Add: Generic OpenMP pool

ashvardanian · ashvardanian · commit cce8be43fb83 · 2025-05-03T20:13:30.000Z
diff --git a/README.md b/README.md
@@ -9,7 +9,7 @@ This repository contains several educational examples showcasing the performance
 
 - Single-threaded but SIMD-accelerated code:
   - SSE, AVX, AVX-512 on x86.
-  - 🔜 NEON and SVE on Arm.
+  - NEON and SVE on Arm.
 - OpenMP `reduction` clause.
 - Thrust with its `thrust::reduce`.
 - CUB with its `cub::DeviceReduce::Sum`.

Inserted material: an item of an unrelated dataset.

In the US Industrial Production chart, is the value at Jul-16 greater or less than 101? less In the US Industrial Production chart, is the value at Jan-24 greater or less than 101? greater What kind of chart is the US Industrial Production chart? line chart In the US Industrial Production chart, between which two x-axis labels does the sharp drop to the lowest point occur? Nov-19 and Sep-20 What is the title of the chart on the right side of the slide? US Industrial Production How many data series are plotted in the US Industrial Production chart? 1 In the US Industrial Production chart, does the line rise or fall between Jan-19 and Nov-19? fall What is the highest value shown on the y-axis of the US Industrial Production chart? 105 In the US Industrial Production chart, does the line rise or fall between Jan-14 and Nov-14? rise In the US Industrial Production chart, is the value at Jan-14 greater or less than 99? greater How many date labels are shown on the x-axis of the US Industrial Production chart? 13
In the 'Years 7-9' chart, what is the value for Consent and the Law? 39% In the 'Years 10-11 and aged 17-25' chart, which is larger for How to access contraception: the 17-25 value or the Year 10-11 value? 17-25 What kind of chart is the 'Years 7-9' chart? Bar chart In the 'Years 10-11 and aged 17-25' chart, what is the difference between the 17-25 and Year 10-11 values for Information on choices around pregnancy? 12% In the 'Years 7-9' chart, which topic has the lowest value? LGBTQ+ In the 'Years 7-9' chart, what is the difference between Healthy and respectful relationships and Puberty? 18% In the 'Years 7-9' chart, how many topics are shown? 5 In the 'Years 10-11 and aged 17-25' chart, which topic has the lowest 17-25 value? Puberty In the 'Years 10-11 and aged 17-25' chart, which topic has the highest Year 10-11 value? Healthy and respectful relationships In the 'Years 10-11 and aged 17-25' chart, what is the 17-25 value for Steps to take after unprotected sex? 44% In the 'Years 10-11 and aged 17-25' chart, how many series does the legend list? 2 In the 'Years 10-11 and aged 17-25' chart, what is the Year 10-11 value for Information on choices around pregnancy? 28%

diff --git a/reduce_cpu.hpp b/reduce_cpu.hpp
@@ -10,7 +10,9 @@
 #include <numeric>   // `std::accumulate`, `std::reduce`
 #include <thread>    // `std::thread`
 
+#if defined(_OPENMP)
 #include <omp.h> // `omp_set_num_threads`
+#endif
 
 #if defined(__AVX2__) || defined(__AVX512F__)
 #include <immintrin.h> // x86 intrinsics
@@ -538,6 +540,8 @@ class sve_f32_t {
 
 #pragma region - Multicore
 
+#if defined(_OPENMP)
+
 /**
  *  @brief Computes the sum of a sequence of float values using @b OpenMP on-CPU
  *         for multi-core reductions acceleration.
@@ -563,6 +567,42 @@ class openmp_t {
     }
 };
 
+/**
+ *  @brief Computes the sum of a sequence of float values using @b OpenMP on-CPU
+ *         for multi-core parallelism, combined with the given @b SIMD vectorization.
+ *  @see   https://pages.tacc.utexas.edu/~eijkhout/pcse/html/omp-reduction.html
+ */
+template <typename serial_at = stl_accumulate_gt<float>>
+class openmp_gt {
+    float const *const begin_ = nullptr;
+    float const *const end_ = nullptr;
+    std::size_t const total_cores_ = 0;
+    std::vector<double> sums_;
+
+  public:
+    openmp_gt() = default;
+    openmp_gt(float const *b, float const *e) : begin_(b), end_(e), total_cores_(total_cores()), sums_(total_cores_) {
+        omp_set_dynamic(0);
+        omp_set_num_threads(total_cores_);
+    }
+
+    double operator()() {
+        auto const input_size = static_cast<std::size_t>(end_ - begin_);
+        auto const chunk_size = input_size / total_cores_;
+#pragma omp parallel
+        {
+            std::size_t const thread_id = static_cast<std::size_t>(omp_get_thread_num());
+            std::size_t const start = thread_id * chunk_size;
+            std::size_t const stop = std::min(start + chunk_size, input_size);
+            double local_sum = serial_at {begin_ + start, begin_ + stop}();
+            sums_[thread_id] = local_sum;
+        }
+        return std::accumulate(sums_.begin(), sums_.end(), 0.0);
+    }
+};
+
+#endif
+
 /**
  *  @brief Computes the sum of a sequence of float values using @b std::thread on-CPU
  *         multi-core reductions acceleration.